Record set:
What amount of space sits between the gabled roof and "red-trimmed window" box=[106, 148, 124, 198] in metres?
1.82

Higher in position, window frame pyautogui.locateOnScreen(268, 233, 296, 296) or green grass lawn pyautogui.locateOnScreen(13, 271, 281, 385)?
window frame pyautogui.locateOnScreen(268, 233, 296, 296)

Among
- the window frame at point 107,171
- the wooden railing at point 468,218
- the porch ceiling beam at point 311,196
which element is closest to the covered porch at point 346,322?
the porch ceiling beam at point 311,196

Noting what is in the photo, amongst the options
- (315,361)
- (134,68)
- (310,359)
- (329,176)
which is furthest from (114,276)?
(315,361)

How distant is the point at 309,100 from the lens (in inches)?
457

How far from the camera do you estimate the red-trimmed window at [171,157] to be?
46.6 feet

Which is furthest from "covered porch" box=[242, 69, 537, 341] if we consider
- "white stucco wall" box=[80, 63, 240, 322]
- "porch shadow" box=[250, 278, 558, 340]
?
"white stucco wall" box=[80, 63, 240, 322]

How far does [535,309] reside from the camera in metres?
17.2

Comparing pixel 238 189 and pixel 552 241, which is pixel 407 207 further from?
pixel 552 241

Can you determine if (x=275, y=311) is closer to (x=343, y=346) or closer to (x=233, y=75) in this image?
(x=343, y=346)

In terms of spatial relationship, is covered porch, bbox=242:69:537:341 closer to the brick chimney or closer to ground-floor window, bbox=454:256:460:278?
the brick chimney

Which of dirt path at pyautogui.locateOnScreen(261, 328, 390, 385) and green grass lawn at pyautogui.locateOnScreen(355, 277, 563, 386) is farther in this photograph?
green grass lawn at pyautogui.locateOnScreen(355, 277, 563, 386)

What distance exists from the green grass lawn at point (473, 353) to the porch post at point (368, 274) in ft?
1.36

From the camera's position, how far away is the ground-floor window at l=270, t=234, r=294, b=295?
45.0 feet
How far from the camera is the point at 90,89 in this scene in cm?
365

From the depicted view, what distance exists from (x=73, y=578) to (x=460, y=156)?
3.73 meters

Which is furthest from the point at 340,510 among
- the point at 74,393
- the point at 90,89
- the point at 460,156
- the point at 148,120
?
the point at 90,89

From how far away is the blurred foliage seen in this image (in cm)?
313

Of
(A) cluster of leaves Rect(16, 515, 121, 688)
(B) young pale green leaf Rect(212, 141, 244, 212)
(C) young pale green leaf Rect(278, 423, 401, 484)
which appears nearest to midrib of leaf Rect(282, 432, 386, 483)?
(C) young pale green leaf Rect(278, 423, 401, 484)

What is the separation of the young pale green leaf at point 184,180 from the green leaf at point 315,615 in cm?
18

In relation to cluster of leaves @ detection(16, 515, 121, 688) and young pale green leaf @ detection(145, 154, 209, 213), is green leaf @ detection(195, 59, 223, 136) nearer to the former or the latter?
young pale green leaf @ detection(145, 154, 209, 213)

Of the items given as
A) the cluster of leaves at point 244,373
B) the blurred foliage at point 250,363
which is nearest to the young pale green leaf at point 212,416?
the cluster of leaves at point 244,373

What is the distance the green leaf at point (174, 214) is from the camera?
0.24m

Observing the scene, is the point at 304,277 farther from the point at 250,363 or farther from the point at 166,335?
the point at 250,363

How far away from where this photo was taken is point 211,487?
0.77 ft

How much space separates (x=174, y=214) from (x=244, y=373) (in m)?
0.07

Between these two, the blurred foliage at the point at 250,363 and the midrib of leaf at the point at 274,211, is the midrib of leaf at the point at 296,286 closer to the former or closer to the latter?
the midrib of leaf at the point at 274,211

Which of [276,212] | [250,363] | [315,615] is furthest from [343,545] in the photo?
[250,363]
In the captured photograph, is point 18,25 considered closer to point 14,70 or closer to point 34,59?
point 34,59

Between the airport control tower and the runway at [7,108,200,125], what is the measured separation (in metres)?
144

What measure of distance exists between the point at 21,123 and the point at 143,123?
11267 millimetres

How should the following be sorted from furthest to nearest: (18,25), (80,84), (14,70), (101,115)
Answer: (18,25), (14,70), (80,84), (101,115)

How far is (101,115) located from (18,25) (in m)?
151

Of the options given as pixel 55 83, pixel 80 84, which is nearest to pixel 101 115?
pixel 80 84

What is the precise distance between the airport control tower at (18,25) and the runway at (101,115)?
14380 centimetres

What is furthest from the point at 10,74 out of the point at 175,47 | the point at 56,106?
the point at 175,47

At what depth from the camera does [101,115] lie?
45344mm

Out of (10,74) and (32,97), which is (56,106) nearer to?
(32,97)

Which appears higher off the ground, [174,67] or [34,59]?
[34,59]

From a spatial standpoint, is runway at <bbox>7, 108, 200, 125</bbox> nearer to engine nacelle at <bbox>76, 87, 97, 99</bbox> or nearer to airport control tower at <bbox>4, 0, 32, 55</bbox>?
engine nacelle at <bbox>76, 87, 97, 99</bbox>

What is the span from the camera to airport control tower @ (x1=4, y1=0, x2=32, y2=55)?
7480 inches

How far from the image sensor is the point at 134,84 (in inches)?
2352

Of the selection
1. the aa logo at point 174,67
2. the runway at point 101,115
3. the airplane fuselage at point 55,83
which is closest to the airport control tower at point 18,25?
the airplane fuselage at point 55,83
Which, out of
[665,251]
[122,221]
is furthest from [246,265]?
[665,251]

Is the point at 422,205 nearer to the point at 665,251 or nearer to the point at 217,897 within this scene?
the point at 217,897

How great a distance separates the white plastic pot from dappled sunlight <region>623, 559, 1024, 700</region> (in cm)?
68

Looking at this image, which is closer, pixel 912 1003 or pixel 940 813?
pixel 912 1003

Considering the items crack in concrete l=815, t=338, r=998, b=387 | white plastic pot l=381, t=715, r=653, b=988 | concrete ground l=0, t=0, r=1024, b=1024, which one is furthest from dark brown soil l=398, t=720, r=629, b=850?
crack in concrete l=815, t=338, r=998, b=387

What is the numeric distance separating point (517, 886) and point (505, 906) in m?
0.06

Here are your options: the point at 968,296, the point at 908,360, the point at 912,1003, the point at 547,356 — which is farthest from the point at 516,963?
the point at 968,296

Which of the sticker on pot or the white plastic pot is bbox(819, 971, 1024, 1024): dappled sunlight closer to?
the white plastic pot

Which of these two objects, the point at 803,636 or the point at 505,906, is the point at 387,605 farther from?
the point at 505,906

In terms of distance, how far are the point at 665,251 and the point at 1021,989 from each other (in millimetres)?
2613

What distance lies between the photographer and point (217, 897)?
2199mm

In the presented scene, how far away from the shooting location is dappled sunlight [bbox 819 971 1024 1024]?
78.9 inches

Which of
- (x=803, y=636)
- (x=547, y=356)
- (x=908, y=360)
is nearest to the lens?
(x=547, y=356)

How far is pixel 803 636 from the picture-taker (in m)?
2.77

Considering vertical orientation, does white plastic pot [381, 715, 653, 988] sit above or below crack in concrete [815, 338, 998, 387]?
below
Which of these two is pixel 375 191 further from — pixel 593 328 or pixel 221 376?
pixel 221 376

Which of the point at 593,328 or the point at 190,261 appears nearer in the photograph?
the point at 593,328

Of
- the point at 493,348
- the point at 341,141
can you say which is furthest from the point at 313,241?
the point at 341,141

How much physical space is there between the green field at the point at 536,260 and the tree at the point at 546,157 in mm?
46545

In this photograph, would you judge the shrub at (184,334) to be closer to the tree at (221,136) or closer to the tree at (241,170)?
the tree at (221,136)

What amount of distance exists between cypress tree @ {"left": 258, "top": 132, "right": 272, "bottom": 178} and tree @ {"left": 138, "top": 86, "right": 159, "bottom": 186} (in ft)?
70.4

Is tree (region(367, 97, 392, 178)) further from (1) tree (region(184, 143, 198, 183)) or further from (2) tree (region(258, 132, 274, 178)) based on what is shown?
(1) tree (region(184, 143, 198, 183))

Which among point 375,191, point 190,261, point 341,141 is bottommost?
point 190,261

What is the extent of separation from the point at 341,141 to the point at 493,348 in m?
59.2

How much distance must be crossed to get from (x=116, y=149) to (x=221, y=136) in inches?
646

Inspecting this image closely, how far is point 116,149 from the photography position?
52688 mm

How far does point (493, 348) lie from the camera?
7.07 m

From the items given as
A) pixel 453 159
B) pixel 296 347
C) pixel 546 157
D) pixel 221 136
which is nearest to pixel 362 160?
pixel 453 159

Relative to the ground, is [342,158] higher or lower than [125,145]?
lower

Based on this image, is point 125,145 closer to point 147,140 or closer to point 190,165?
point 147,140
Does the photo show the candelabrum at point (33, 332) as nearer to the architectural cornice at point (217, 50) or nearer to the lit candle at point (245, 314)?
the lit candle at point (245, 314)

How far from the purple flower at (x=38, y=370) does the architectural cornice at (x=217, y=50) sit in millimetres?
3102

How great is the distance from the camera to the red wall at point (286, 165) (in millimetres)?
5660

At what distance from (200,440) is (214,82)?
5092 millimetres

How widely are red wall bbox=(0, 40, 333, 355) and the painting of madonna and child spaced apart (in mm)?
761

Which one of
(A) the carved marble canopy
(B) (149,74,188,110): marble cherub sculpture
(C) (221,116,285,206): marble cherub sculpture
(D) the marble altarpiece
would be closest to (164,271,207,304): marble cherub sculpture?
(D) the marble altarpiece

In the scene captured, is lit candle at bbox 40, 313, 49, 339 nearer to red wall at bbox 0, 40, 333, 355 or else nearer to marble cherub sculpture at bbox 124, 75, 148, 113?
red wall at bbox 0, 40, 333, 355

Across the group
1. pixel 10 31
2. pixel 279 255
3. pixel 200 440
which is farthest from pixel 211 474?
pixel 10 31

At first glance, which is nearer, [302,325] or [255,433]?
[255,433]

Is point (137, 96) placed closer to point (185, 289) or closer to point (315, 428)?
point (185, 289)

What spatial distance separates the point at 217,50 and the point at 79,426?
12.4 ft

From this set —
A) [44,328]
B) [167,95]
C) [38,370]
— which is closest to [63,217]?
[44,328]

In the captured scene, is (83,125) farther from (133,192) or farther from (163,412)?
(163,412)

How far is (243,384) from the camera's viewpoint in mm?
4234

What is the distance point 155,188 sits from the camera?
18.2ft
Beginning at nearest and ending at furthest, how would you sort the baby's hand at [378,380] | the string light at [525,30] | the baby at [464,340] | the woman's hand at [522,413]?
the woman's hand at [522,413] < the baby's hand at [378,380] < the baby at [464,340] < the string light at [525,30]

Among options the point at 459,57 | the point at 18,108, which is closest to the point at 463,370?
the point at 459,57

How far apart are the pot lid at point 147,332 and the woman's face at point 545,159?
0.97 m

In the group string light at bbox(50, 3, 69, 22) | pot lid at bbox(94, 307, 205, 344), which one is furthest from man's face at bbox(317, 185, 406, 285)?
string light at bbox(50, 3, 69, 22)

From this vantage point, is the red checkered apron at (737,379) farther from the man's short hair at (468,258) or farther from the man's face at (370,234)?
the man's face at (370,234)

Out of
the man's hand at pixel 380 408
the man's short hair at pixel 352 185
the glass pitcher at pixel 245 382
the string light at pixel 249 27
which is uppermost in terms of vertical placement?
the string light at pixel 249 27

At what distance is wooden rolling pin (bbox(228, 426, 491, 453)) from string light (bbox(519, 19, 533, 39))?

The exercise: Print exactly the lines above, starting at the line that contains "Among options the" and ending with the last line of the records, both included.

Response to this exercise:
Among options the point at 459,57 | the point at 18,108, which is closest to the point at 463,370?
the point at 459,57

How far apart are the pot lid at point 147,332 and the woman's face at point 545,159?
0.97 m

In the group string light at bbox(50, 3, 69, 22) | pot lid at bbox(94, 307, 205, 344), which one is furthest from man's face at bbox(317, 185, 406, 285)?
string light at bbox(50, 3, 69, 22)

From this vantage point, is the red checkered apron at (737,379) farther from the man's short hair at (468,258) or farther from the man's face at (370,234)?
the man's face at (370,234)

Out of
the man's hand at pixel 380 408
the man's short hair at pixel 352 185
the glass pitcher at pixel 245 382
the string light at pixel 249 27
which is uppermost in terms of vertical placement?
the string light at pixel 249 27

At what distance is wooden rolling pin (bbox(228, 426, 491, 453)) from string light (bbox(519, 19, 533, 39))?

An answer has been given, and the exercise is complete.